Foreign demand should provide industry with more tailwind in the coming months, raising expectations that demand will soon rise far above normal capacity utilisation again, potentially making firms more willing to invest.
While industrial investment was not on a clear path of recovery in the third quarter, firms are likely to increase investment if the upward trend of demand is cemented, it said.
But a survey by the Cologne Institute for Economic Research (IW) showed that although firms expect a recovery in 2014, only around one in three wants to increase investment in machinery and equipment next year. One in six wants to cut such spending.

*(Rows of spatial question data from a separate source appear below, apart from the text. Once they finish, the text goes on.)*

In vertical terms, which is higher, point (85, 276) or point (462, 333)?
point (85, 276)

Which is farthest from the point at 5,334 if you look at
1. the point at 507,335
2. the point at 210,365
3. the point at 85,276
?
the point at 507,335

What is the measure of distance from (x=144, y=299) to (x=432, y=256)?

The Bundesbank warned against introducing a statutory minimum wage, saying it carried "significant risks to employment" with it.
The Social Democrats (SPD), with whom Chancellor Angela Merkel's conservatives are in coalition talks, are demanding a minimum wage of 8.50 euros per hour. The Bundesbank said this level was "too high", with one in six workers currently earning less than this.
The Bundesbank said the feeble euro zone recovery, moderate growth in important industrial countries and a slowdown in emerging markets left shipments abroad without impetus.
Deliveries to China increased strongly during the summer months and though exports to the Asian country are likely to decline slightly this year, they will increase again in the coming years, the Bundesbank said.
"But it seems improbable that they'll reach the high rate of expansion seen in the past," the central bank warned.
As the euro zone crisis weakened demand close to home, many German firms had looked to China as a strong alternative market on which to offload their goods.
The Bundesbank said between 2009 and 2011 exports of German goods to China increased from around 37 billion euros ($50 billion) to 65 billion euros but growth in 2012 almost came to a standstill.
One reason for slower growth is the Chinese government's attempts to make the transition to an economy fired by consumption rather than investment, the Bundesbank said.
That will weaken demand for German investment goods and shipments of consumer goods are unlikely to be able to offset this decline given that such products have hitherto made up only a small proportion of the goods Germany ships to China, it said.
Vehicle exports to China would also grow more moderately in future, though carmakers can get in on the increase in demand for cars by manufacturing more in the country.